_What the exercise asks_: Render a portion of the data below as a JSON list of strings, one string per line, leaving out blank lines. Begin at the line that contains "Given the photo, which" and stop after the line that contains "0.29 meters", including nothing outside that span.

(Records from a dataset)
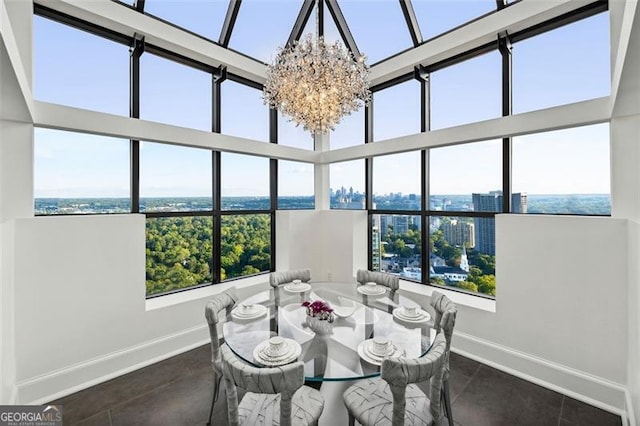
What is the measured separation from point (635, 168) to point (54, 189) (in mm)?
5480

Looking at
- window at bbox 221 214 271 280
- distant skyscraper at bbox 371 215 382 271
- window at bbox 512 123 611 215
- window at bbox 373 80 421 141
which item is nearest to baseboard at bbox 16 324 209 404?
window at bbox 221 214 271 280

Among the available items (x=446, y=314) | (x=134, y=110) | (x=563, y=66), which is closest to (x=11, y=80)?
(x=134, y=110)

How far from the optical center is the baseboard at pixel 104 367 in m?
2.43

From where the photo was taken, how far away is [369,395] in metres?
1.84

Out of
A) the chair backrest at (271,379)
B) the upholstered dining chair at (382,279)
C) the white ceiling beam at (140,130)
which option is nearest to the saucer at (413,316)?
the upholstered dining chair at (382,279)

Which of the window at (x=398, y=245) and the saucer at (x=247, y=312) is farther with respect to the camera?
the window at (x=398, y=245)

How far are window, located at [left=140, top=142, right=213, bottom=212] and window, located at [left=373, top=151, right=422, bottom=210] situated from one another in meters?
2.74

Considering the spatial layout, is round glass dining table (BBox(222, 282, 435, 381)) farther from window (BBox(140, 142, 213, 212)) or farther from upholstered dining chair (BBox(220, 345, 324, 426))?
window (BBox(140, 142, 213, 212))

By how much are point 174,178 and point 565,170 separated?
4672mm

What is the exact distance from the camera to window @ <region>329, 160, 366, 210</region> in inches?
194

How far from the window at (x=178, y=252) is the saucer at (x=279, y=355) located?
7.57 feet

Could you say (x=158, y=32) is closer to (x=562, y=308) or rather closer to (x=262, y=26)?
(x=262, y=26)

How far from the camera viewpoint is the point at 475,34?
3238 mm

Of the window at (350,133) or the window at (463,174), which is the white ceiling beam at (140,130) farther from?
the window at (463,174)
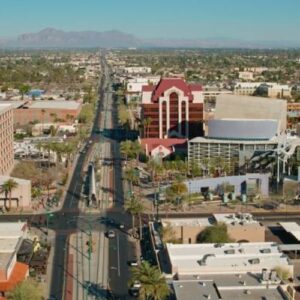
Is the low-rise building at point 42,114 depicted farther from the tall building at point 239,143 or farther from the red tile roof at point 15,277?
the red tile roof at point 15,277

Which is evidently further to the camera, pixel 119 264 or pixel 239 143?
pixel 239 143

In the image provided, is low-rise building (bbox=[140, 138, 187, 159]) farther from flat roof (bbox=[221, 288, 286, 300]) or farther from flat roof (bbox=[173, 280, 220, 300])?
flat roof (bbox=[221, 288, 286, 300])

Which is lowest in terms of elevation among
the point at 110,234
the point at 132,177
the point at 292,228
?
the point at 110,234

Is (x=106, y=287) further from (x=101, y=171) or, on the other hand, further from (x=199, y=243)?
(x=101, y=171)

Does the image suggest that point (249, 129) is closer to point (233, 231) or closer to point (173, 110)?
point (173, 110)

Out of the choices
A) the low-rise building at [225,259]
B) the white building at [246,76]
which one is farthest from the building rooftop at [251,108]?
the white building at [246,76]

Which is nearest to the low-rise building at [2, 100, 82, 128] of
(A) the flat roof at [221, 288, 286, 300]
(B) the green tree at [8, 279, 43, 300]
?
(B) the green tree at [8, 279, 43, 300]

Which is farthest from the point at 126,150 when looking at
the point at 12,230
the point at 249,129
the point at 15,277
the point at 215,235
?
the point at 15,277
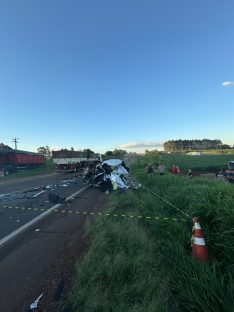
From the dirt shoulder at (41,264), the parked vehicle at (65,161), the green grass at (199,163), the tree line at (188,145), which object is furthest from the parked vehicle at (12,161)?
the tree line at (188,145)

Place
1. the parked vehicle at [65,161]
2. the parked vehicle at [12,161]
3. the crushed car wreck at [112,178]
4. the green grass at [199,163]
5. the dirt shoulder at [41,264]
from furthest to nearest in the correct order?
1. the green grass at [199,163]
2. the parked vehicle at [12,161]
3. the parked vehicle at [65,161]
4. the crushed car wreck at [112,178]
5. the dirt shoulder at [41,264]

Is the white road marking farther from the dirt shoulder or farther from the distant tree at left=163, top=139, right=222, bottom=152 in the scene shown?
the distant tree at left=163, top=139, right=222, bottom=152

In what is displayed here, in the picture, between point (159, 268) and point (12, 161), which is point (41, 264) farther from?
point (12, 161)

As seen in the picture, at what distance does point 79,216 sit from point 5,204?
4.40 metres

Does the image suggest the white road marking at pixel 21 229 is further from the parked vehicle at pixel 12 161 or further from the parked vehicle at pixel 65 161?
the parked vehicle at pixel 12 161

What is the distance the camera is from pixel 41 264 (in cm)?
509

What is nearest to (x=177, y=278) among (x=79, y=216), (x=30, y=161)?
(x=79, y=216)

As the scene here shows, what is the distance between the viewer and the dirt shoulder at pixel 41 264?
3896mm

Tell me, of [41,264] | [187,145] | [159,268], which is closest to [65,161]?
[41,264]

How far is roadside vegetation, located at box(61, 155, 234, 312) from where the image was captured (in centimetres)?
342

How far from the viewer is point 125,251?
5188 millimetres

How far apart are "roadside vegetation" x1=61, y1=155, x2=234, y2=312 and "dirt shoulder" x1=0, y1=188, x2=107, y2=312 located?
327 millimetres

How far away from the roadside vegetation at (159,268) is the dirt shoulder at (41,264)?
327 millimetres

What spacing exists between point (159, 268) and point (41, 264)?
2243 mm
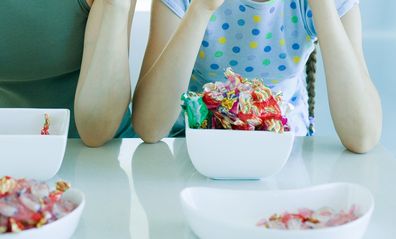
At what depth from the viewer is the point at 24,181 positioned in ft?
2.07

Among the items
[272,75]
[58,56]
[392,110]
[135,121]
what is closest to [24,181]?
[135,121]

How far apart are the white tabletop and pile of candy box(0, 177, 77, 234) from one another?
2.9 inches

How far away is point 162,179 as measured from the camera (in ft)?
2.84

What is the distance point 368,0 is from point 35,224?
6.44ft

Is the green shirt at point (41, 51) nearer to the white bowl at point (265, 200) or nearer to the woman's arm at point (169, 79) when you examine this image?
the woman's arm at point (169, 79)

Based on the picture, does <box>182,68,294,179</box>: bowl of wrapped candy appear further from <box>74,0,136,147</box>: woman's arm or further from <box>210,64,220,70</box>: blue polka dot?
<box>210,64,220,70</box>: blue polka dot

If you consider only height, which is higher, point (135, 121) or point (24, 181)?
point (24, 181)

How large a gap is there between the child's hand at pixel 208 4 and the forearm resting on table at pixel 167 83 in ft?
0.08

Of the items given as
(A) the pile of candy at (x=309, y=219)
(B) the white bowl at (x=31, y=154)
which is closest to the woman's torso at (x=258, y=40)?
(B) the white bowl at (x=31, y=154)

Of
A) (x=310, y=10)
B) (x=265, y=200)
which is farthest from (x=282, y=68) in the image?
(x=265, y=200)

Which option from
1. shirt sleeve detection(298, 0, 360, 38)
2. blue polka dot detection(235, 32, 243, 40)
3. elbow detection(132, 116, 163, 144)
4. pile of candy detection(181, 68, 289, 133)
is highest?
shirt sleeve detection(298, 0, 360, 38)

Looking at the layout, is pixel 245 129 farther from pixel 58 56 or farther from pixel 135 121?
pixel 58 56

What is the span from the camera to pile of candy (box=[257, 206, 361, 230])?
2.03ft

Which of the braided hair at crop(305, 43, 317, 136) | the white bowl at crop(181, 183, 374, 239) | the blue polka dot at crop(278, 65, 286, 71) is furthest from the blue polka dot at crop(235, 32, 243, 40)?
the white bowl at crop(181, 183, 374, 239)
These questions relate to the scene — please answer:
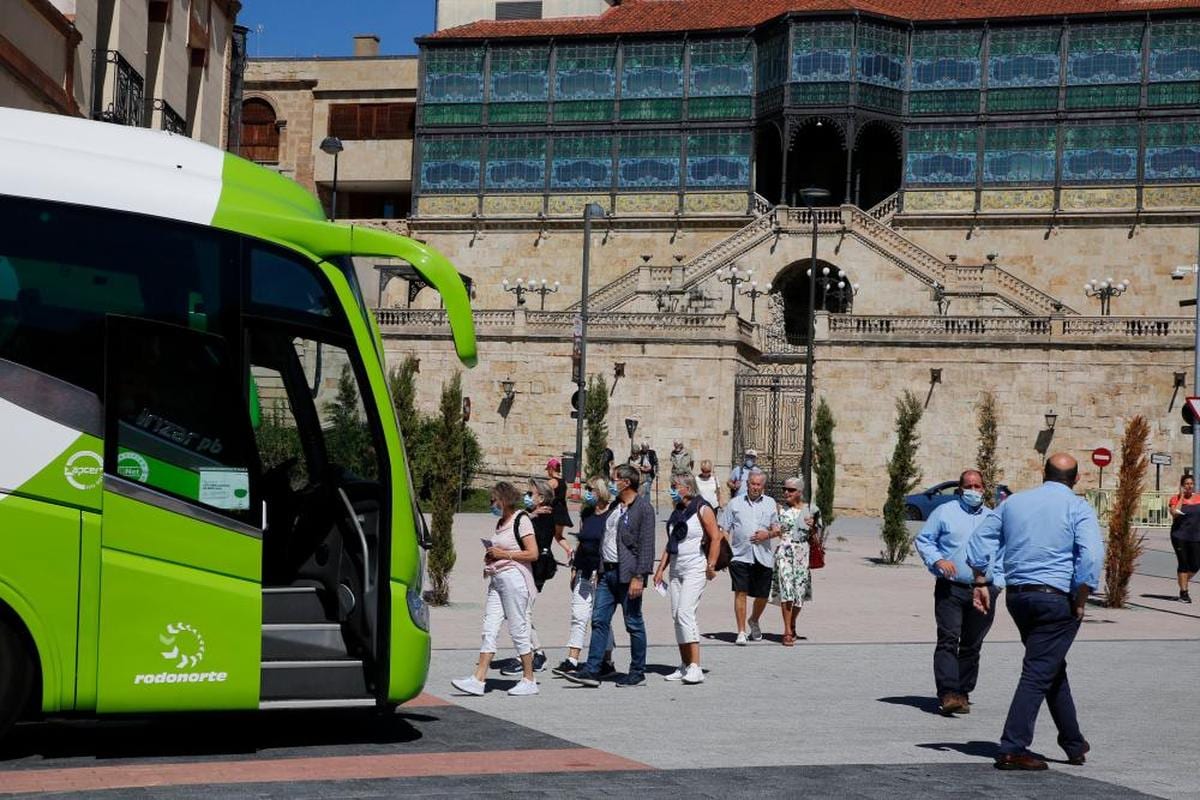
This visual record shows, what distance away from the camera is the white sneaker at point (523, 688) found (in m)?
12.7

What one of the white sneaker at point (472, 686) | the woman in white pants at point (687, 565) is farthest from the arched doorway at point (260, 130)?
the white sneaker at point (472, 686)

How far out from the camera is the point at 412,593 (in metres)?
10.3

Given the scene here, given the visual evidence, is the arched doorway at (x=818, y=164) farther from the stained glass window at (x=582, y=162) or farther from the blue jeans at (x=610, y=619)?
the blue jeans at (x=610, y=619)

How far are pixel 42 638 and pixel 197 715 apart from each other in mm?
2129

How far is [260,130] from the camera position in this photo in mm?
71250

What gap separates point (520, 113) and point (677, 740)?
171 ft

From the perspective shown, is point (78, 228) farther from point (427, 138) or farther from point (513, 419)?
point (427, 138)

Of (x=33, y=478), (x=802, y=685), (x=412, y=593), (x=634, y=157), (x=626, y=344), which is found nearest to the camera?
(x=33, y=478)

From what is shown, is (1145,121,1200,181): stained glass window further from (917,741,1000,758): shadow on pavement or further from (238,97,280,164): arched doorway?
(917,741,1000,758): shadow on pavement

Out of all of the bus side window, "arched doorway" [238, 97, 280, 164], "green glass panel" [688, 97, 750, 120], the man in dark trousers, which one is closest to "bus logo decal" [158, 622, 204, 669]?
the bus side window

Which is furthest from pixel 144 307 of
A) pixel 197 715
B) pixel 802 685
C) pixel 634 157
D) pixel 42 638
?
pixel 634 157

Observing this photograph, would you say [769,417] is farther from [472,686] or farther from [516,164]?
[472,686]

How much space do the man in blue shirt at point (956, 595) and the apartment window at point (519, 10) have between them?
58.3m

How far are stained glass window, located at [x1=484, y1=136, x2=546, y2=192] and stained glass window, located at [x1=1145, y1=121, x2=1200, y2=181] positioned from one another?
20049mm
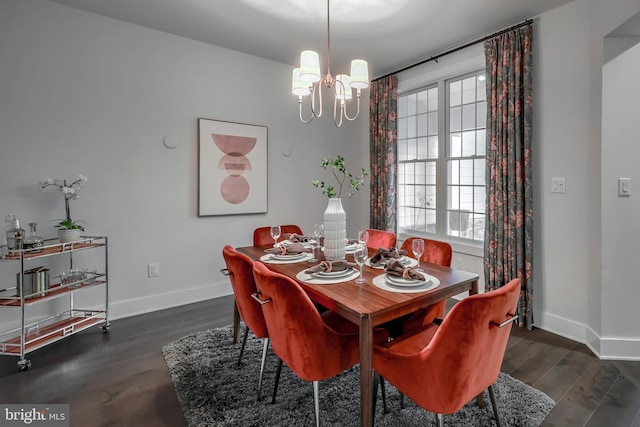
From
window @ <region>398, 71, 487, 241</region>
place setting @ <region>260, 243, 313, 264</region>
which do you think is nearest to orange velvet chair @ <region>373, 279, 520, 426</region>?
place setting @ <region>260, 243, 313, 264</region>

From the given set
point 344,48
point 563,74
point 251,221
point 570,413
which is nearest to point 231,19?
point 344,48

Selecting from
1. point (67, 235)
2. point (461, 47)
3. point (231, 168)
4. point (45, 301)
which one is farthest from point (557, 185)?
point (45, 301)

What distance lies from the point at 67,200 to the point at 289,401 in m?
2.35

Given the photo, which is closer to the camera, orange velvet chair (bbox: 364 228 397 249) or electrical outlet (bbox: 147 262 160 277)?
orange velvet chair (bbox: 364 228 397 249)

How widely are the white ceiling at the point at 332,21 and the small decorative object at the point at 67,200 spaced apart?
150 cm

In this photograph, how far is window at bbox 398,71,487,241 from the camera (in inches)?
129

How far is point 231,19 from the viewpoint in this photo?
2.82 meters

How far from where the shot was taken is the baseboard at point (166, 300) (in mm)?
2977

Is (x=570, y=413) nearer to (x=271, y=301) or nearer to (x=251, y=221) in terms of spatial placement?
(x=271, y=301)

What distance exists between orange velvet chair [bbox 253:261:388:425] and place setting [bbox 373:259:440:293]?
0.29 meters

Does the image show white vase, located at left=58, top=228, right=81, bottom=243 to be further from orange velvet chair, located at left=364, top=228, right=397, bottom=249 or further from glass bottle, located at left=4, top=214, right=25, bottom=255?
orange velvet chair, located at left=364, top=228, right=397, bottom=249

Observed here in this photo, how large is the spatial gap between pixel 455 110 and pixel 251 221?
263 cm

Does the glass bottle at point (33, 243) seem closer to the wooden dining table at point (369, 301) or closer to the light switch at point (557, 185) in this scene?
the wooden dining table at point (369, 301)

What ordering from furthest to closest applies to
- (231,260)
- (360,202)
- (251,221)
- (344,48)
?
(360,202) → (251,221) → (344,48) → (231,260)
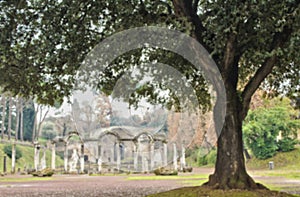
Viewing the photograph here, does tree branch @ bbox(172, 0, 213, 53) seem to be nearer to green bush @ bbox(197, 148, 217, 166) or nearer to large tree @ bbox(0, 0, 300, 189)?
large tree @ bbox(0, 0, 300, 189)

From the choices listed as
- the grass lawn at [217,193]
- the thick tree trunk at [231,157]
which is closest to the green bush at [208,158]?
the thick tree trunk at [231,157]

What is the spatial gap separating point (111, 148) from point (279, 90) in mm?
8858

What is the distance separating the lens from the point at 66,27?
1266cm

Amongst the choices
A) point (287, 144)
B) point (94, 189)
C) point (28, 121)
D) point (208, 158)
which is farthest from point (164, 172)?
point (28, 121)

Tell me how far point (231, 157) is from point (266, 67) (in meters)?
2.72

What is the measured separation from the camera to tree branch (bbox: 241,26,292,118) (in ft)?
37.4

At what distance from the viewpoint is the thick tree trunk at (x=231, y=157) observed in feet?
40.2

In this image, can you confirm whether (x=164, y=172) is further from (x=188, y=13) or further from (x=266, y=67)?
(x=266, y=67)

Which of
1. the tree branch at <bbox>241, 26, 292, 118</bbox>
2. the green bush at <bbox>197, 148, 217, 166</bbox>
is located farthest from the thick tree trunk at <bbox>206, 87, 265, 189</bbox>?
the green bush at <bbox>197, 148, 217, 166</bbox>

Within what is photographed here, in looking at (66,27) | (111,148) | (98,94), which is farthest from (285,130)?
(66,27)

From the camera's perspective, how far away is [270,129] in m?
46.2

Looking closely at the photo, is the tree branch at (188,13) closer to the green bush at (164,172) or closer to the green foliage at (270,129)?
the green bush at (164,172)

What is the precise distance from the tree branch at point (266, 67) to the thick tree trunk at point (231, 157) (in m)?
0.37

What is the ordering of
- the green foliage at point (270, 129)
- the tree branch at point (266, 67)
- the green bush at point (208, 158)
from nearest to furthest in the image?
the tree branch at point (266, 67)
the green foliage at point (270, 129)
the green bush at point (208, 158)
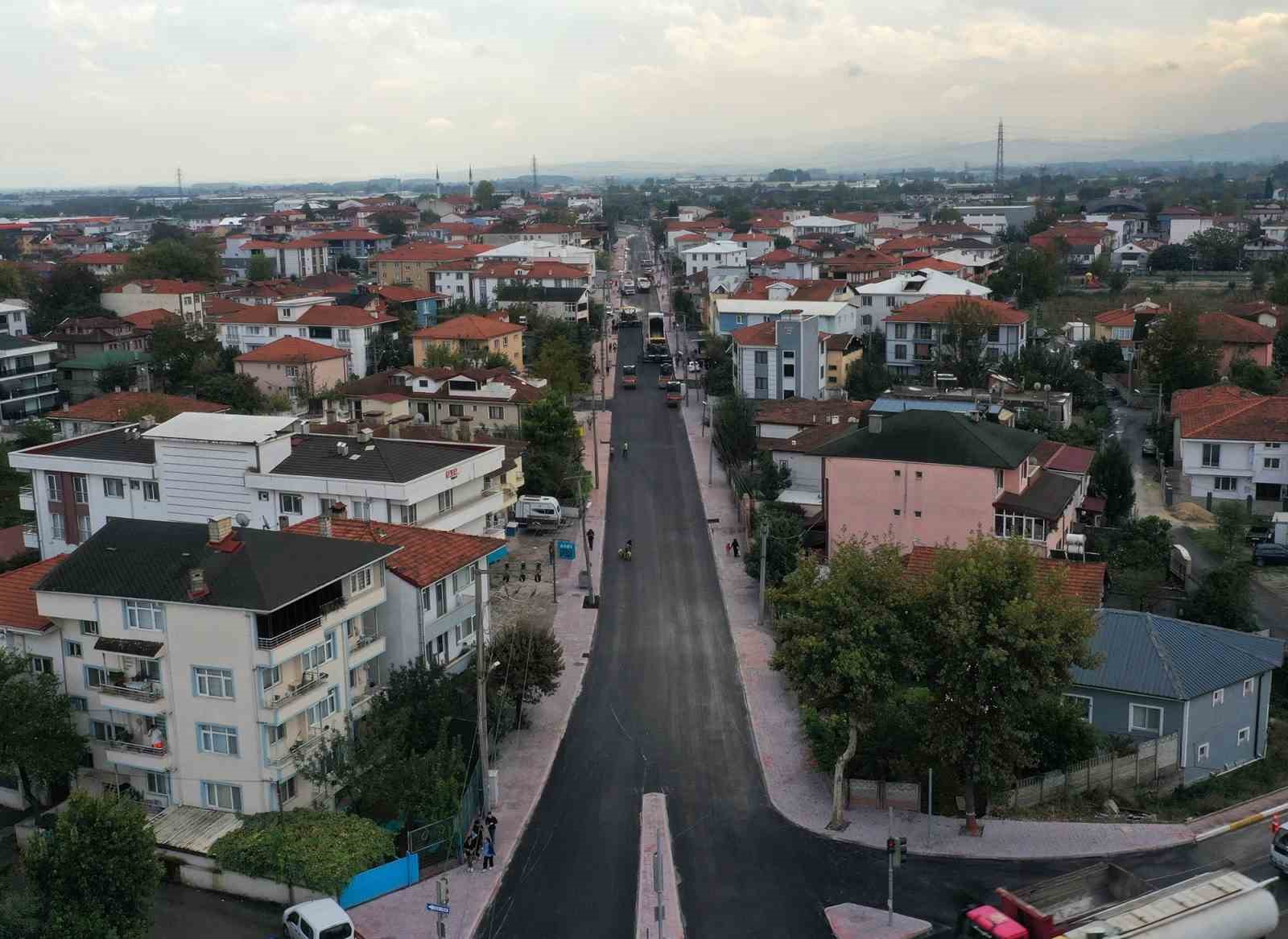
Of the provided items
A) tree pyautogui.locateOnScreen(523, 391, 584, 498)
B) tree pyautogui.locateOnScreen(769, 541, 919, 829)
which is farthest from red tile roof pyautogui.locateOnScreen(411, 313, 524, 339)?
tree pyautogui.locateOnScreen(769, 541, 919, 829)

_The answer_:
[
  "Given the photo, which is closer to the camera, orange velvet chair (bbox: 364 228 397 249) or electrical outlet (bbox: 147 262 160 277)?",
  "orange velvet chair (bbox: 364 228 397 249)",
  "How widely are the white ceiling at the point at 332,21 and the small decorative object at the point at 67,200 spaced apart?",
  "150 cm",
  "In this photograph, how far is window at bbox 398,71,487,241 from the camera (in inches)?",
  "129",
  "How far is point 231,19 from the viewpoint in this photo?",
  "2.82 meters",
  "How far from where the shot was taken is the baseboard at point (166, 300) (in mm)?",
  "2977",
  "Is (x=570, y=413) nearer to (x=271, y=301) or nearer to (x=251, y=221) in terms of spatial placement?",
  "(x=271, y=301)",
  "What distance exists between orange velvet chair [bbox 253:261:388:425] and place setting [bbox 373:259:440:293]?",
  "0.29 meters"
]